**AVAILABLE RECORDS:**
——————————

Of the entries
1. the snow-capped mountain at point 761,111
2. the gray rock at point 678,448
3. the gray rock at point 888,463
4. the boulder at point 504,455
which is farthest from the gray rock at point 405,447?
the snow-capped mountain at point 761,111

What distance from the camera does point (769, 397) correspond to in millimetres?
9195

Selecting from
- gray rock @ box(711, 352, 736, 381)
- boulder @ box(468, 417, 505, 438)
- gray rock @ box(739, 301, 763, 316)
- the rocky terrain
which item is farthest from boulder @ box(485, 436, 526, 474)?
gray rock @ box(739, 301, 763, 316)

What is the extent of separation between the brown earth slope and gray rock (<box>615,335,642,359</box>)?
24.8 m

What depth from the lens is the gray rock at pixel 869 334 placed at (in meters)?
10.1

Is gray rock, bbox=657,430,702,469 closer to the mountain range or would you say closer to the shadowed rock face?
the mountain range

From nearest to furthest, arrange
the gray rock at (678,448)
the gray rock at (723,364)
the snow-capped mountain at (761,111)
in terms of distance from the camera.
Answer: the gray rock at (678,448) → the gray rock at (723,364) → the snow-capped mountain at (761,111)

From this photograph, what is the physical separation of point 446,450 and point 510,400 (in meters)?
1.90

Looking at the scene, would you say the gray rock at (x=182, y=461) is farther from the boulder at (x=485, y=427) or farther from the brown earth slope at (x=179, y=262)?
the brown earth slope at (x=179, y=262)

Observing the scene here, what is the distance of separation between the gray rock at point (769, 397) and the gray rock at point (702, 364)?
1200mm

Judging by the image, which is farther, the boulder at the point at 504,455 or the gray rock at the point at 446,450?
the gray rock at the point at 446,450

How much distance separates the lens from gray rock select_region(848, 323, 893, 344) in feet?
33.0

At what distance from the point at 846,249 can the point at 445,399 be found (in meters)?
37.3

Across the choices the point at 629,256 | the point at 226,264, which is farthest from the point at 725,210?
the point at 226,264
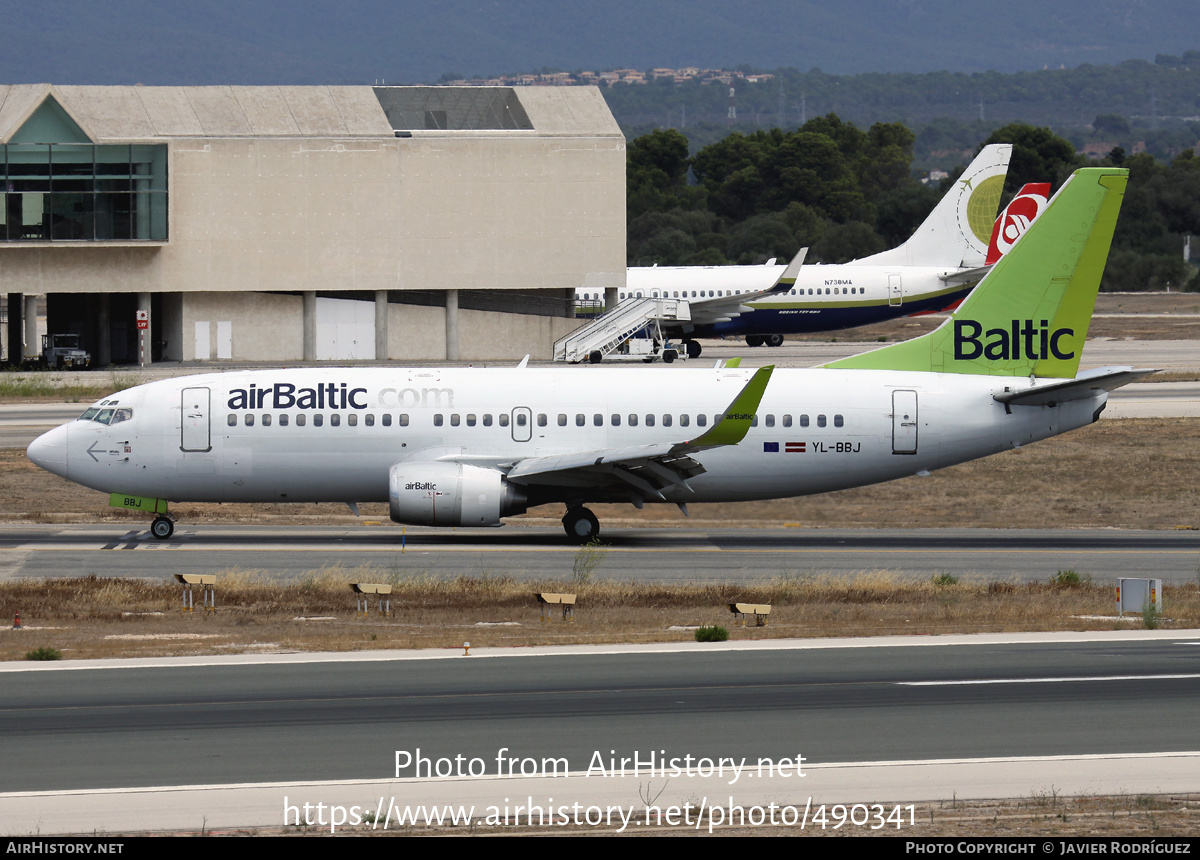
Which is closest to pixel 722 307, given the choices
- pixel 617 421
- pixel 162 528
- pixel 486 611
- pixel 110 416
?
pixel 617 421

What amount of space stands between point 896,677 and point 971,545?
641 inches

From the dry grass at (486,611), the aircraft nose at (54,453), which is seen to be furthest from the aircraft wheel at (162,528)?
the dry grass at (486,611)

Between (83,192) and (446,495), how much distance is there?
58463 millimetres

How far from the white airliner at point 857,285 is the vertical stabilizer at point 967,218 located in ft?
0.20

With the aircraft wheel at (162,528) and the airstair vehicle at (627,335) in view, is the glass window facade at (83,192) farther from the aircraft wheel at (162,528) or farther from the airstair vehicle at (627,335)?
the aircraft wheel at (162,528)

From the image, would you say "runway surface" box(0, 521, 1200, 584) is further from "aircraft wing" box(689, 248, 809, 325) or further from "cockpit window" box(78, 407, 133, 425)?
"aircraft wing" box(689, 248, 809, 325)

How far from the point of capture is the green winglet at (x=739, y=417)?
3303 centimetres

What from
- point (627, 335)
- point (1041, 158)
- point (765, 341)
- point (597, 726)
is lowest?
point (597, 726)

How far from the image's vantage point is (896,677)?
2142cm

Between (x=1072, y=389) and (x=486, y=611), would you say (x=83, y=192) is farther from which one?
(x=486, y=611)

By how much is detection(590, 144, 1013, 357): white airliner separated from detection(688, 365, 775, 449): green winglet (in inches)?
2233

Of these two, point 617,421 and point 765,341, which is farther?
point 765,341

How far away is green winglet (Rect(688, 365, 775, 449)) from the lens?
108ft

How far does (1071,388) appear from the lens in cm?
3478
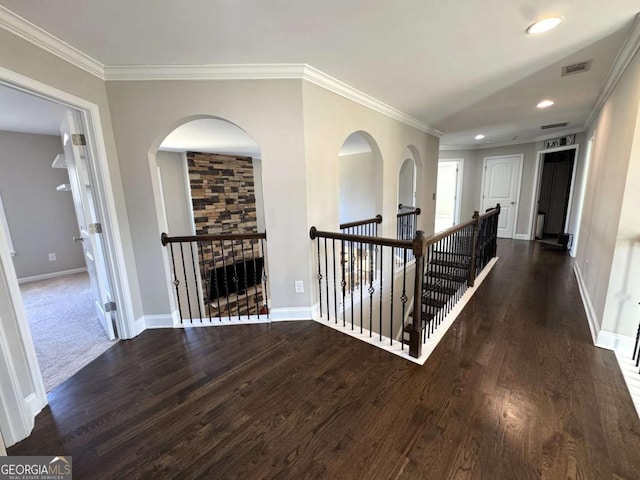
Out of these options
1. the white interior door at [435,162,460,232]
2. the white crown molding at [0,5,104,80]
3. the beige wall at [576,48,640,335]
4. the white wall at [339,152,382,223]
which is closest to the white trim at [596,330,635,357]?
the beige wall at [576,48,640,335]

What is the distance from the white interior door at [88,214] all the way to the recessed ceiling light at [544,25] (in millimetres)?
3544

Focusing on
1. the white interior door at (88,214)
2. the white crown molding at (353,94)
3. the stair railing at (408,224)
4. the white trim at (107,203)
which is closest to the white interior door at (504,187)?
the stair railing at (408,224)

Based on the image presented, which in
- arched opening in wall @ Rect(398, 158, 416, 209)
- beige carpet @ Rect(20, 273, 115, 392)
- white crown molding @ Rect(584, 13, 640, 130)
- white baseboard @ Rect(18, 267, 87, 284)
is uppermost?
white crown molding @ Rect(584, 13, 640, 130)

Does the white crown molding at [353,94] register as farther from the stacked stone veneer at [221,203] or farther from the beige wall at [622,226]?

——————————

**GIVEN REQUEST:** Recast the lines of the data above, starting with the line that contains "From the image, would" and going on through the line that contains "3303 centimetres", as a Markdown table with the columns Row and Line text. Number each row and leave out blank lines.

**RESPONSE BELOW:**
| Row | Line text |
|---|---|
| 1 | From the image, would you say "runway surface" box(0, 521, 1200, 584) is further from "aircraft wing" box(689, 248, 809, 325) or further from "cockpit window" box(78, 407, 133, 425)? |
| 2 | "aircraft wing" box(689, 248, 809, 325) |
| 3 | How far from the point of capture is the green winglet at (x=739, y=417)? |
| 4 | 3303 centimetres |